Programa Nuclear Iraniano: Tensão com EUA Escalona e Bases Militares são Alvo
Programa Nuclear Iraniano: Tensão com EUA e Ataques a Bases

Programa Nuclear Iraniano: O Que Tanto Assusta os Norte-Americanos?

A tensão entre Estados Unidos e Irã atinge um novo patamar com ataques da Guarda Revolucionária Iraniana a bases militares norte-americanas no Golfo Pérsico. Instalações em Kuwait, Emirados Árabes Unidos, Catar e Bahrein estão no centro do conflito, enquanto o regime do aiatolá Ali Khamenei promete retaliar qualquer agressão com bombardeios a essas estruturas.

Escalada Militar e Ataques Coordenados

Nesta madrugada de sábado (28), horário local, a capital iraniana, Teerã, foi alvo de bombardeios em uma ação coordenada entre Estados Unidos e Israel.

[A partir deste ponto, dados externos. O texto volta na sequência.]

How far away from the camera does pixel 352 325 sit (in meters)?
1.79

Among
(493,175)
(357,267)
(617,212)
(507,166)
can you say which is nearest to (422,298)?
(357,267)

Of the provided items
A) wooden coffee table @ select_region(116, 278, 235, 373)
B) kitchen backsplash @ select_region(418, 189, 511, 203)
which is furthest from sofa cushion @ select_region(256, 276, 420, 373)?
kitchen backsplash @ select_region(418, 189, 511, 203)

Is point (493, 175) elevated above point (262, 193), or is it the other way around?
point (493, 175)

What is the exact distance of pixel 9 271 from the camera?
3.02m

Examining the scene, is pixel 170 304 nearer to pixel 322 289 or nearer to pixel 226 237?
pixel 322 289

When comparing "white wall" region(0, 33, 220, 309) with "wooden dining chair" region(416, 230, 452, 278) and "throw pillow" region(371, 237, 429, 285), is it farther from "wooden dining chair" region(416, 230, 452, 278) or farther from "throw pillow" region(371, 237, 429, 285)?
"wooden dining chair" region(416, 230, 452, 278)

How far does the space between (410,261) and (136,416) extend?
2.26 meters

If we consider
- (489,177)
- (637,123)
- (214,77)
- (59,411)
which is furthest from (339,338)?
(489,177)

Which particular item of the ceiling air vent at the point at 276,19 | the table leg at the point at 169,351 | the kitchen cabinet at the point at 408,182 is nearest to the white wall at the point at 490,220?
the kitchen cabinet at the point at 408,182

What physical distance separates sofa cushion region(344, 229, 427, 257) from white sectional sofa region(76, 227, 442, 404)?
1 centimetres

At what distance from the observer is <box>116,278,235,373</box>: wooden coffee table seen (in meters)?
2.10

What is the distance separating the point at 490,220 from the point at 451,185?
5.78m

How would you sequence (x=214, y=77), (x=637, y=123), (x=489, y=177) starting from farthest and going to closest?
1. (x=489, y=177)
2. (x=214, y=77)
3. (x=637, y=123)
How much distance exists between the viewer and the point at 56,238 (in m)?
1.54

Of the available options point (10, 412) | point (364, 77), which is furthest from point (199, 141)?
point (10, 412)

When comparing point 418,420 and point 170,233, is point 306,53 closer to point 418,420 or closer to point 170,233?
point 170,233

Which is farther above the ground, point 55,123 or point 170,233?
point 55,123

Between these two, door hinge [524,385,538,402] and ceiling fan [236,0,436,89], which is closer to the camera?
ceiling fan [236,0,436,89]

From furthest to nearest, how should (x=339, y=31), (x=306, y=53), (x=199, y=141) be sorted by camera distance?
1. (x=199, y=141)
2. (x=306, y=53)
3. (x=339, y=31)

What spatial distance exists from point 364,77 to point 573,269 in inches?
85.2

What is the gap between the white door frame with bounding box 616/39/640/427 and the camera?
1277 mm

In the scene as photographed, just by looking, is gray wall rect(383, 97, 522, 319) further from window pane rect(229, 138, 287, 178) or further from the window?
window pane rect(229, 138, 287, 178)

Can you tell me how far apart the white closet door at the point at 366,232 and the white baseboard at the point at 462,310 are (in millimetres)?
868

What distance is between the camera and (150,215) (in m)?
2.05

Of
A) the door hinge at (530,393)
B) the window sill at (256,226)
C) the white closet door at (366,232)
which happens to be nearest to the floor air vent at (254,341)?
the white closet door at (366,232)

O ataque ocorre após semanas de negociações tensas e pressão americana para que o Irã encerrasse seu programa nuclear. As bases militares dos EUA no Oriente Médio estão em alerta máximo, refletindo a gravidade da situação.

Os Estados Unidos possuem uma rede de 19 bases militares na região, a maior e mais ampla presença militar entre todos os países do mundo. Essa infraestrutura confere a Washington capacidade de projeção de poder e resposta rápida, mas também as torna alvos prioritários em caso de conflito.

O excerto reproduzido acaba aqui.